Avec le langage, l’art
et quelques autres détails tout à fait essentiels, le rire est le propre de
l'être humain. Il a même des vertus thérapeutiques évidentes : il diminue les hormones du
stress, améliore le taux de bon cholestérol et est bénéfique pour le cœur parce
qu'il favorise la dilatation des artères. Sans oublier ce précieux conseil de
Madame de Maintenon : "Souriez,
Mesdames, pour que plus tard vos rides soient bien placées"…
Mais c'est là, très
exactement, que l'humour, cette politesse du désespoir, vient apporter une
bouffée d'air frais, quelque chose comme une odeur de muguet au milieu du
crachin. L'humour, c'est le regard décalé, le pied-de-nez adressé au sérieux,
la conviction qu'il est possible de ne pas se laisser écraser par la lourdeur
de la vie – même si elle est éternelle. Parce que moi, j'ose le dire, il y a
des représentations du paradis qui me font peur… Alors, quand Woody Allen
déclare : "l’éternité, c'est long.
Surtout à la fin…", eh bien ça me fait rire et donc, ça me fait du
bien.
Rire et humour ne vont
cependant pas nécessairement de pair. Lorsque mon chaton fait la chasse à la
souris d'ordinateur, ça me fait rire, mais ce n'est pas de l'humour.
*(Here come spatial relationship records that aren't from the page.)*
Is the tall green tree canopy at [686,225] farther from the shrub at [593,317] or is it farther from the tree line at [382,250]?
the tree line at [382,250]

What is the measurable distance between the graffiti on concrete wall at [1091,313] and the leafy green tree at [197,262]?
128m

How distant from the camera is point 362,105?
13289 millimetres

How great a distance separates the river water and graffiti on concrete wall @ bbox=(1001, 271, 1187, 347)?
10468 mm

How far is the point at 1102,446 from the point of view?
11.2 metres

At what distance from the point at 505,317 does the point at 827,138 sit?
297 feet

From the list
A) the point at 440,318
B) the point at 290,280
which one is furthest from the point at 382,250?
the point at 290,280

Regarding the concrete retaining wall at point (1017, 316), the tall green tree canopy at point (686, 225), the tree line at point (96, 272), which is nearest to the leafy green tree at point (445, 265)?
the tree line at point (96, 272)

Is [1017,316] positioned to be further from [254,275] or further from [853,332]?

Et il ne
manque pas, hélas, d'émissions de radio ou de télé qui se placent sous le signe
de l'humour mais qui ne font pas rire, tant l'humour y est plat, usé ou (pire)
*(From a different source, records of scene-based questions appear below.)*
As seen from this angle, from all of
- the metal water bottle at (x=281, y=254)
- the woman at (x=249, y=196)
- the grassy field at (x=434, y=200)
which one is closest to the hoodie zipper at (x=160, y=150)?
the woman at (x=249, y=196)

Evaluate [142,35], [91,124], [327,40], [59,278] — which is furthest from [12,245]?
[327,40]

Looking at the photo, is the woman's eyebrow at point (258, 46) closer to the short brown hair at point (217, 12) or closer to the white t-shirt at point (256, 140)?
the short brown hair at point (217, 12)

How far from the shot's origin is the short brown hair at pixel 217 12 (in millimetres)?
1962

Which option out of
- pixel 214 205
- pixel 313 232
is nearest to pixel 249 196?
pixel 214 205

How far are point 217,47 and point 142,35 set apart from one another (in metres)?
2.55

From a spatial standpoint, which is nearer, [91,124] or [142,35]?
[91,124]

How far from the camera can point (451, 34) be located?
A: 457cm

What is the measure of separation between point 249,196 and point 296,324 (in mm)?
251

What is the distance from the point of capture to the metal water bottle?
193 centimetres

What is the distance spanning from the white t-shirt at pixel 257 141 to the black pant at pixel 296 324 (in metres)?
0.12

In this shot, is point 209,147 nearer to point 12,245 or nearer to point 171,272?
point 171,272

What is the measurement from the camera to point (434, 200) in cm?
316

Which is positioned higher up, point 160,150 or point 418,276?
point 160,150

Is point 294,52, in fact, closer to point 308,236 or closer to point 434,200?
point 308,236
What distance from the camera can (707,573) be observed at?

se pratique aux dépens de personnes qui ne peuvent même pas lui répondre.
Parce qu'à la question
: "peut-on faire de l’humour à
propos de tout ?", je réponds : oui – pour autant, pour autant que
l'on ne blesse pas inutilement des personnes singulières. Lorsque Sacha Guitry
lance : "Dieu a créé la femme en
dernier. On sent la fatigue.", je hausse mes épaules de féministe
devant cet exemple de machisme primaire, mais ça me fait sourire, parce que
j'aime les mots d'esprit. Guitry ne visait pas telle ou telle femme en
particulier, lui qui disait aussi : "je
suis contre les femmes. Tout contre"… Et d'ailleurs, si les
belles-mères, les blondes et les grosses (entre autres) devaient se mettre à
pleurer chaque fois qu'on fait de l'humour à leur sujet, il y a belle lurette
que la Wallonie serait noyée.
Un jour un élève m’a
demandé : Est-ce que Jésus riait ? Bonne question !
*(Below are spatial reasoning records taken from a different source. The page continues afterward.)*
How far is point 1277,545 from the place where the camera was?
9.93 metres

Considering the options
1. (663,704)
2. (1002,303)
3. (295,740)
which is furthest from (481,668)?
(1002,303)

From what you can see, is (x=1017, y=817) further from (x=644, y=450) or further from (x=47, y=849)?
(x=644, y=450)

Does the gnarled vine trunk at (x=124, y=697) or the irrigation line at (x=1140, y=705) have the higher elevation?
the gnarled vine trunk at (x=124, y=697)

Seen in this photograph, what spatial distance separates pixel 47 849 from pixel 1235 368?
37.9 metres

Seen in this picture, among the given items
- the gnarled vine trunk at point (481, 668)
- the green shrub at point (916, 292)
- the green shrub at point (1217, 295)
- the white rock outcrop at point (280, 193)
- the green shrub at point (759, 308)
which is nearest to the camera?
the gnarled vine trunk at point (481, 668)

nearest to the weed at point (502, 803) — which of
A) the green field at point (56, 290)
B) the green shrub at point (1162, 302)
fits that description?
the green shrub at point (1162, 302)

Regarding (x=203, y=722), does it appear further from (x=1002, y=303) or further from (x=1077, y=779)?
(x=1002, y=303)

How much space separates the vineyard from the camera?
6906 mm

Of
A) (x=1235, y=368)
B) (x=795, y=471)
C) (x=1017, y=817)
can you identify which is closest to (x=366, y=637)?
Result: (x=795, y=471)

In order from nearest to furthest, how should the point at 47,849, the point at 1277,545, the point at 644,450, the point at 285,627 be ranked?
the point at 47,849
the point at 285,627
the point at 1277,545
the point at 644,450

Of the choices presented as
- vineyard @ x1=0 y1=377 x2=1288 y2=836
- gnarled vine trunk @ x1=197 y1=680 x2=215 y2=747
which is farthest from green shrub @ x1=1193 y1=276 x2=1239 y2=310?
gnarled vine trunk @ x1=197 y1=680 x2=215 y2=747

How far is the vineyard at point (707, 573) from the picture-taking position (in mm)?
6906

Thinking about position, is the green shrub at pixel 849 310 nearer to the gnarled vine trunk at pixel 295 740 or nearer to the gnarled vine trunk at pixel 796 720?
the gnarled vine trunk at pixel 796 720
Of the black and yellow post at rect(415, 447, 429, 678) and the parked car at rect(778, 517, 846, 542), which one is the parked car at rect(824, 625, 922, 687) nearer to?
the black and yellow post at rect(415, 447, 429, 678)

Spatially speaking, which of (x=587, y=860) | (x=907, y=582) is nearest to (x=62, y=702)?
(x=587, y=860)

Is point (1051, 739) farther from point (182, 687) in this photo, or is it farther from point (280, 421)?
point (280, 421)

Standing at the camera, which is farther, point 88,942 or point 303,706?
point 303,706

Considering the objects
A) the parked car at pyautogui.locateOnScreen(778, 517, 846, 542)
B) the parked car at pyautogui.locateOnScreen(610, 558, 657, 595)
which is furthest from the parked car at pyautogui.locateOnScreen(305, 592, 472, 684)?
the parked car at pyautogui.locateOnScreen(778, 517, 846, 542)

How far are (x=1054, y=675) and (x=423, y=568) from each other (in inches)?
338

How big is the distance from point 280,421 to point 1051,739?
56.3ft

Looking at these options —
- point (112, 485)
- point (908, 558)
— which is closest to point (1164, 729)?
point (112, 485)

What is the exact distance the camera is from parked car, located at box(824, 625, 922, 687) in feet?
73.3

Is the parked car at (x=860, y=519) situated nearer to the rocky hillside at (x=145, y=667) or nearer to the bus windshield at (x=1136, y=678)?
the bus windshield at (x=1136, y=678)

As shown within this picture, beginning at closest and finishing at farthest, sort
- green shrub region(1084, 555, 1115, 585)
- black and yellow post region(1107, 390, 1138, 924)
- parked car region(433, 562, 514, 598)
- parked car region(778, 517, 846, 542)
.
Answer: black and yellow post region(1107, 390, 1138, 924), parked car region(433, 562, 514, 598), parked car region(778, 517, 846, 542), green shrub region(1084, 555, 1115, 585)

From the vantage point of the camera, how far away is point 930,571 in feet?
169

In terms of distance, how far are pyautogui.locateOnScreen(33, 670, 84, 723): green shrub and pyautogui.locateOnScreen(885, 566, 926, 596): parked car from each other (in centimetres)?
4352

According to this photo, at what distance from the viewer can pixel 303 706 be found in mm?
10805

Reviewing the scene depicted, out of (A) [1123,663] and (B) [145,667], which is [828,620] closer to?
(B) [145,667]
On aime à souligner que Jésus pleura la mort de Lazare. Quant à savoir s'il
riait, les textes sont là-dessus (comme sur bien d'autres choses) parfaitement
muets. Mais je me dis, en voyant le nombre de fois où il est invité à un
repas, à des noces, qu'il ne devait pas
faire triste figure : vous inviteriez, vous, quelqu'un dont le sérieux et le
manque d'humour rendraient les agapes aussi mornes qu'un repas de diète un jour
d'automne ?
Lorsque Yahvé annonça
à la vieille Sara qu'elle allait avoir un fils dans l'année, elle se mit à rire
! Oui, elle rit de ce qu'elle prenait pour une plaisanterie. Elle rit de
l'humour de Dieu. Il semble que le Créateur ne le prit pas mal, puisqu'il lui permit
en effet de mettre au monde Isaac, dont le prénom signifie : il rira !
La fine pointe de
l'humour, c'est sans doute d'en avoir assez pour rire de soi-même, pour ne pas
crier au scandale, au blasphème ou à la discrimination chaque fois que ce qui
nous paraît, à nous, important et respectable, se voit détourné, parodié ou
même caricaturé. Pourvu que l'intelligence dirige le crayon ou le mot d'esprit
– et ça, bien sûr, ce n'est pas forcément assuré. Goûtons quand même la saveur
de cette béatitude : Heureux celui qui
rit de lui-même. Il n'a pas fini de s'amuser".